Look for "family: Suidae" in the records below, then copy that line and every line after it, exactly and with nothing added.

[RECORDS TO USE Boundary: Start]

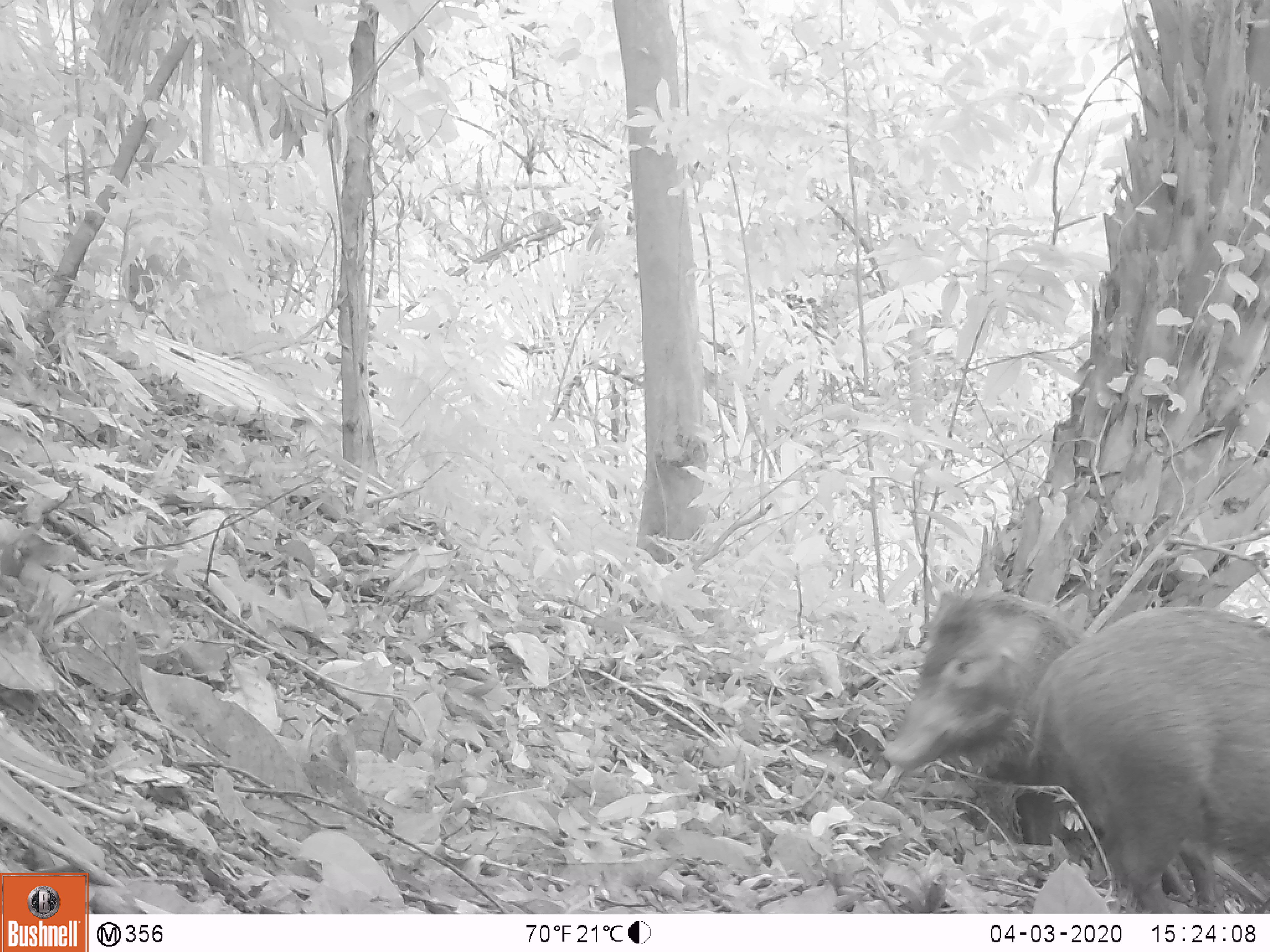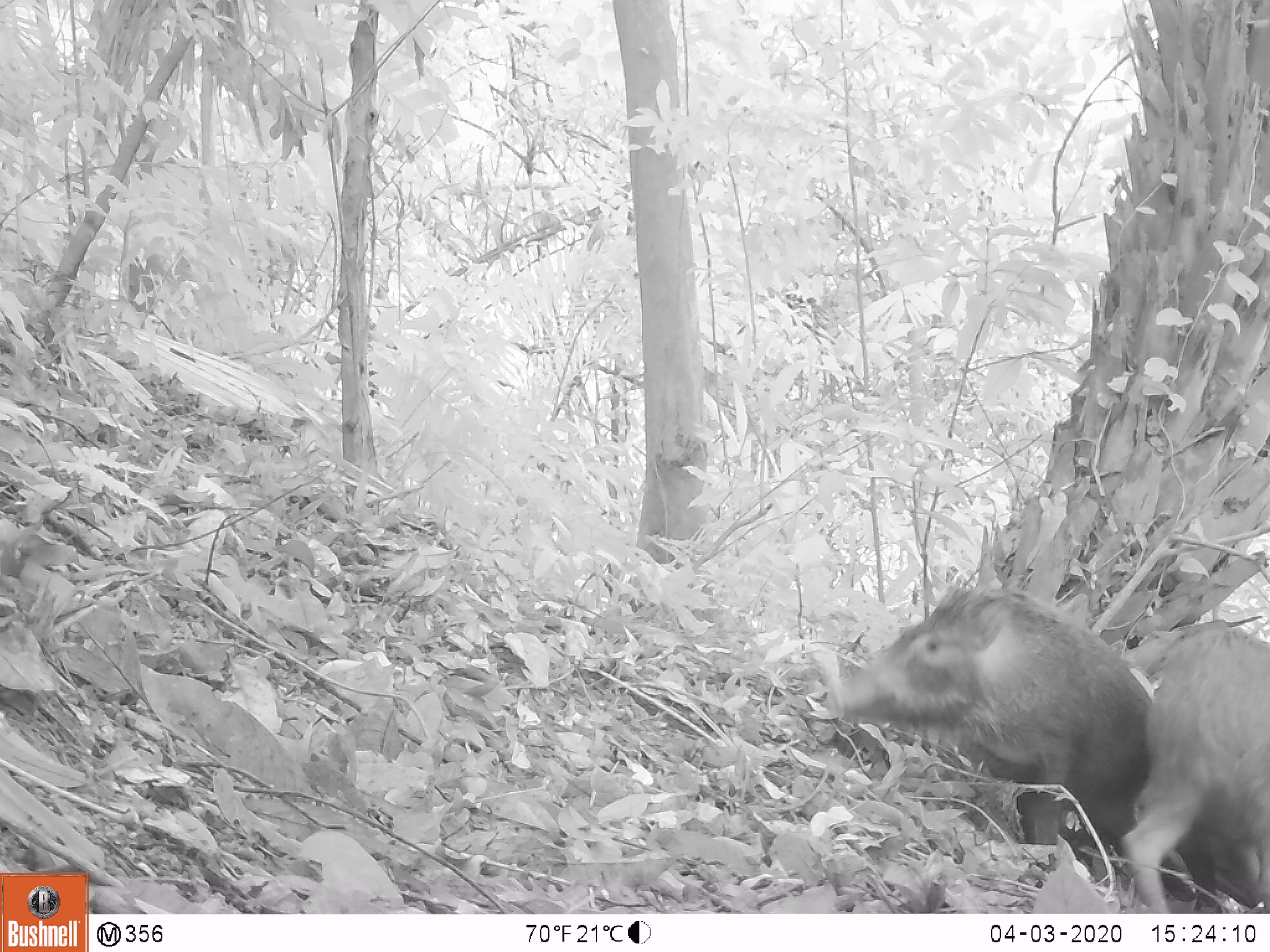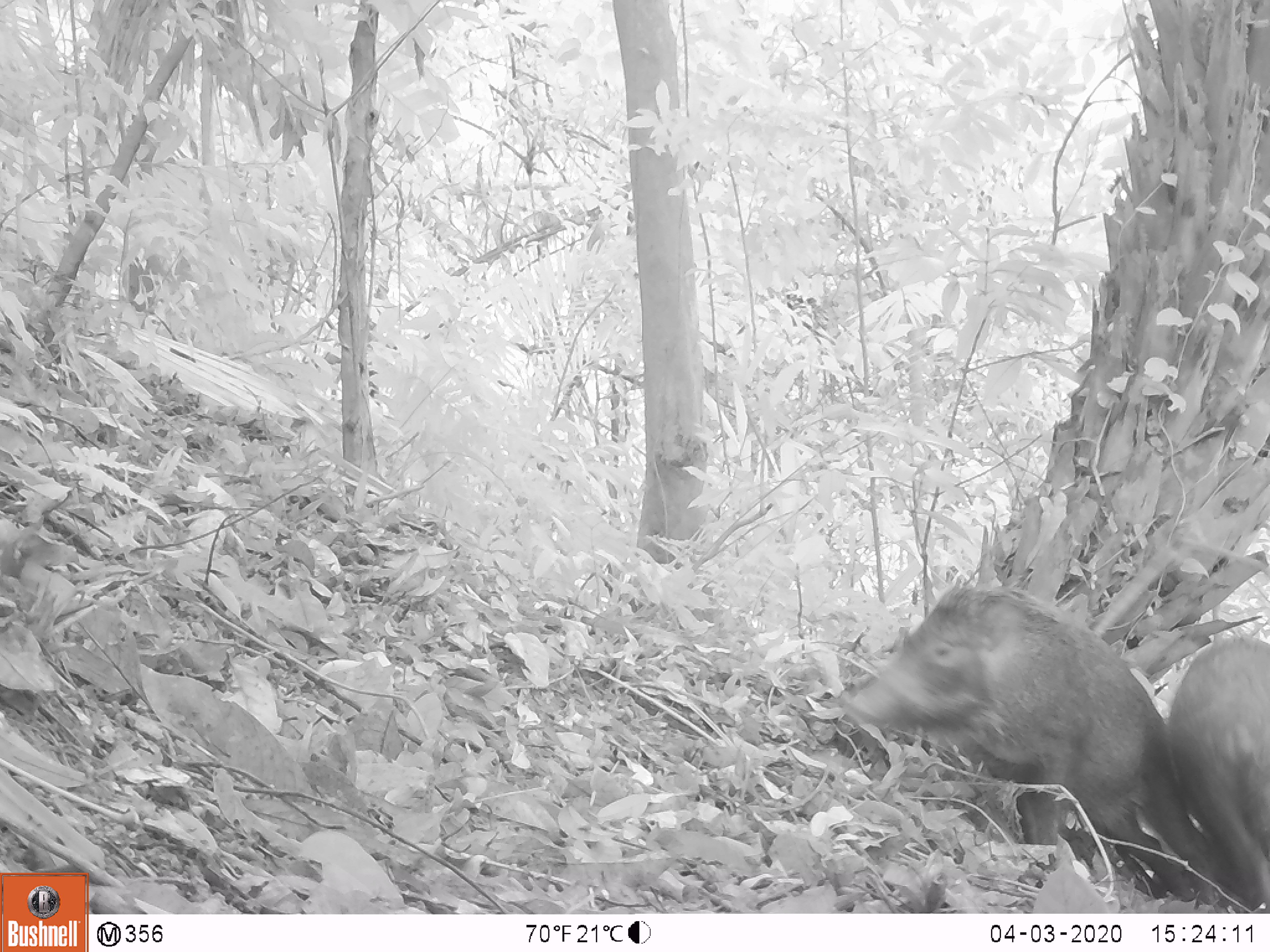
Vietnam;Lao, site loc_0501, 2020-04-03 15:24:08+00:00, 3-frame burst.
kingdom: Animalia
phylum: Chordata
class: Mammalia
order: Artiodactyla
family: Suidae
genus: Sus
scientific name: Sus scrofa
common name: eurasian wild pig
Eurasian wild pig (Sus scrofa). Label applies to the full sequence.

[RECORDS TO USE Boundary: End]

• REPLY TO THE TASK
family: Suidae
genus: Sus
scientific name: Sus scrofa
common name: eurasian wild pig
Eurasian wild pig (Sus scrofa). Label applies to the full sequence.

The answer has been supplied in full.